The Black-Scholes option-pricing model was developed for use in estimating the fair value of traded options that have no vesting restrictions and are fully transferable. In addition, option-pricing models require the input of highly subjective assumptions, including the expected stock price volatility. Because the Company’s employee warrants have characteristics significantly different from those of traded options and because changes in the subjective input assumptions can materially affect the fair value estimate, in management’s opinion the existing models may not necessarily provide a reliable single measure of the fair value of the warrants.


Loss Per Share


Basic loss per share is computed by dividing the Company’s net loss by the weighted average number of common shares outstanding during the period presented. Diluted loss per share is based on the treasury stock method and includes the effect from potential issuance of common stock such as shares issuable pursuant to the exercise of warrants and conversions of debentures. Potentially dilutive securities as June 30, 2017, consisted of 157,280,170 common shares issuable upon the conversion of convertible debentures and related accrued interest and 32,950,795 common shares issuable upon the exercise of outstanding warrants. Potentially dilutive securities as of June 30, 2016, consisted of 88,195,105 common shares issuable upon the conversion of convertible debentures and related accrued interest and 30,530,818 common shares issuable upon the exercise of outstanding warrants. For the six months ended June 30, 2017 and 2016 diluted and basic weighted average shares are the same, as potentially dilutive shares are anti-dilutive.

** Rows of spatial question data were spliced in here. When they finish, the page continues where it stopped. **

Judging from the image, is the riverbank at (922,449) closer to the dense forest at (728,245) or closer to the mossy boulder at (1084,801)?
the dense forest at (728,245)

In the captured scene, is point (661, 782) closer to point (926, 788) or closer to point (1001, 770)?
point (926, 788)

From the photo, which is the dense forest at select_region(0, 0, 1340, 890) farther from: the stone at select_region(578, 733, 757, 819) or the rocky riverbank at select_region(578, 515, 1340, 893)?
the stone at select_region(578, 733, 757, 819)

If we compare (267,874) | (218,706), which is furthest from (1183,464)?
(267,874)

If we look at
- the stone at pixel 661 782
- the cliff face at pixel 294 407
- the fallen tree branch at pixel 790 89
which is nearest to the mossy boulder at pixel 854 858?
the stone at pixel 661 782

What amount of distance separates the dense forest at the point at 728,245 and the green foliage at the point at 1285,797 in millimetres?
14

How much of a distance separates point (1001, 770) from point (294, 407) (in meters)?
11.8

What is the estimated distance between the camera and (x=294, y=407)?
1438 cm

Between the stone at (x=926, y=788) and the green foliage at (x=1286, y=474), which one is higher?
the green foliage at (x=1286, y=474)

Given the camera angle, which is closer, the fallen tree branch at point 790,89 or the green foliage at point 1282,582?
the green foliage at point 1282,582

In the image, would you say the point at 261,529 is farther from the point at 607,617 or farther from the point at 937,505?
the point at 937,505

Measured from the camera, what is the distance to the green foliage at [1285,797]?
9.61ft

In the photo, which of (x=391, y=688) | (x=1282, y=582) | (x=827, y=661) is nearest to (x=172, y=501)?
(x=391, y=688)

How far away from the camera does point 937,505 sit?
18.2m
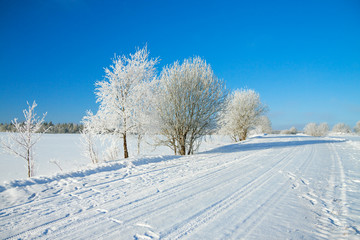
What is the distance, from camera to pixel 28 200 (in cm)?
379

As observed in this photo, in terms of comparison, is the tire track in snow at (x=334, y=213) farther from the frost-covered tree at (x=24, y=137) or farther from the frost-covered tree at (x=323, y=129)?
the frost-covered tree at (x=323, y=129)

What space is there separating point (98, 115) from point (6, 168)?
43.1 ft

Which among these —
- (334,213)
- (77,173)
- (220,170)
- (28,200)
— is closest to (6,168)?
(77,173)

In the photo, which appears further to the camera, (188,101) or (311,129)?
(311,129)

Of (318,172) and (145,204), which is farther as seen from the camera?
(318,172)

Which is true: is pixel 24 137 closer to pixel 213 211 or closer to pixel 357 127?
pixel 213 211

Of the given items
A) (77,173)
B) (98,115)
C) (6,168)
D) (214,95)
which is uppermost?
(214,95)

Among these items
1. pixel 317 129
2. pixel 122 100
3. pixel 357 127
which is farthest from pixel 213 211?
pixel 357 127

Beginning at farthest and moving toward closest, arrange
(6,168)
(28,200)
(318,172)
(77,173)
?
(6,168) → (318,172) → (77,173) → (28,200)

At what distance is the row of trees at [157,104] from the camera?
1109cm

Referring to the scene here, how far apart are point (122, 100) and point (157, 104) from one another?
246 cm

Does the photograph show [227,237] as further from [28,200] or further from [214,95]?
[214,95]

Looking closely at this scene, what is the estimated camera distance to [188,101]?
1245cm

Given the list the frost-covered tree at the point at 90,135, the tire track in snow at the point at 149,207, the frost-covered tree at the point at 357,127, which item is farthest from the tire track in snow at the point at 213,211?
the frost-covered tree at the point at 357,127
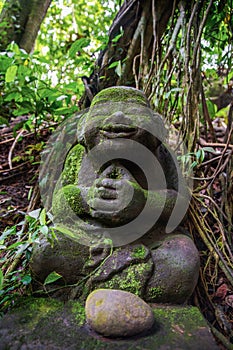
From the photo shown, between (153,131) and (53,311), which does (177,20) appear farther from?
(53,311)

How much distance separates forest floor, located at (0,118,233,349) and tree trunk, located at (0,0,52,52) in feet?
3.89

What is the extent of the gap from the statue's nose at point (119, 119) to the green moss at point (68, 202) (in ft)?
1.30

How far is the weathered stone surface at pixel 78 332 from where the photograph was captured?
1173 mm

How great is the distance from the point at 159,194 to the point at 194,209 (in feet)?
1.70

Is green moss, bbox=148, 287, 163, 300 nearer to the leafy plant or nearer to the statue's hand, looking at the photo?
the statue's hand

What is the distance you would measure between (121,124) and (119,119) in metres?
0.03

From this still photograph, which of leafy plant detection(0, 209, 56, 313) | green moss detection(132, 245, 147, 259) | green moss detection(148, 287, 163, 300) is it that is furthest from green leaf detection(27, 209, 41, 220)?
green moss detection(148, 287, 163, 300)

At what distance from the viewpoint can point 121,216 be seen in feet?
5.35

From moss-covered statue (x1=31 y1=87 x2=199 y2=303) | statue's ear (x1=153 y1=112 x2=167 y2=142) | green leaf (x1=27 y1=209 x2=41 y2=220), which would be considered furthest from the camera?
statue's ear (x1=153 y1=112 x2=167 y2=142)

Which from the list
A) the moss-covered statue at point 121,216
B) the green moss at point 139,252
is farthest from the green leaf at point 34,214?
the green moss at point 139,252

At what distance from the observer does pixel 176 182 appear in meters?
1.95

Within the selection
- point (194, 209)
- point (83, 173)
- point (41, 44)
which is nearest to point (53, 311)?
point (83, 173)

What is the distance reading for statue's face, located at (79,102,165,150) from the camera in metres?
1.67

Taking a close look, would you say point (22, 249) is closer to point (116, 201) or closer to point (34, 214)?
point (34, 214)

Advertising costs are charged to operations when incurred. There were no advertising costs for the six months ended June 30, 2017 and 2016.

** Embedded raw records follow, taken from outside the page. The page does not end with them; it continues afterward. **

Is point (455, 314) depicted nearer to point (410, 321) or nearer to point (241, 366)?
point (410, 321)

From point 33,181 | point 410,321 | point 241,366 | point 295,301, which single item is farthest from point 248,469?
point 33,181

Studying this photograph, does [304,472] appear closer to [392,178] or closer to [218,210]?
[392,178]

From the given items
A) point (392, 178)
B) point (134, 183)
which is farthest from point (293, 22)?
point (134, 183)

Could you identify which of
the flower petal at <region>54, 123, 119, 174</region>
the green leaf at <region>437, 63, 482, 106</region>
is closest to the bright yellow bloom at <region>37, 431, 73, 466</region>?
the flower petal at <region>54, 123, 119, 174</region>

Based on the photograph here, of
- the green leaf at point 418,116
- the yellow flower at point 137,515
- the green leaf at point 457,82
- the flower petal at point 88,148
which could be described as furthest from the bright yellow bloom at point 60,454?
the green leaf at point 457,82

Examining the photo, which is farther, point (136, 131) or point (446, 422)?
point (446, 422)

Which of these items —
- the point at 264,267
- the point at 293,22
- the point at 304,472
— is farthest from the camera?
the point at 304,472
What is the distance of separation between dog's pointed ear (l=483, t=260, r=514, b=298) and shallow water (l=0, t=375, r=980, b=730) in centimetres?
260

Concentrations of Credit Risk


Financial instruments that potentially subject the Company to significant concentrations of credit risk consist principally of cash and cash equivalents. The Company, from time to time, maintains cash balances at financial institutions which exceed the current Federal Deposit Insurance Corporation (“FDIC”) limit of $250,000.




Certain items in these consolidated financial statements have been reclassified to conform to the current period presentation.


Future Impact of Recently Issued Accounting Standards


In May 2014, the Financial Accounting Standards Board (“FASB”) issued Accounting Standards Update No. 2014-09 (ASU 2014-09), “Revenue from Contracts with Customers.” ASU 2014-09 superseded the revenue recognition requirements in “Revenue Recognition (Topic 605)” and requires entities to recognize revenue when it transfers promised goods or services to customers in an amount that reflect the consideration to which the entity expects to be entitled to in exchange for those goods or services. ASU 2014-09 is effective for annual reporting periods beginning after December 15, 2016, including interim periods within that reporting period. Early adoption is not permitted. ASU 2014-09 is not expected to have a material impact on the Company’s financial position or results of operations.


In August 2014, the FASB issued Accounting Standards Update 2014-15 (ASU 2014-15) “Presentation of Financial Statements – Going Concern (Subtopic 205-40).” The amendments in this Update are effective for the annual period ending after December 15, 2016, and for annual periods and interim periods thereafter. Early application is permitted. This Update had no effect on the Company’s financial position and results of operations for the year ended December 31, 2016.


Management does not believe there would have been a material effect on the accompanying financial statements had any other recently issued, but not yet effective, accounting standards been adopted in the current period.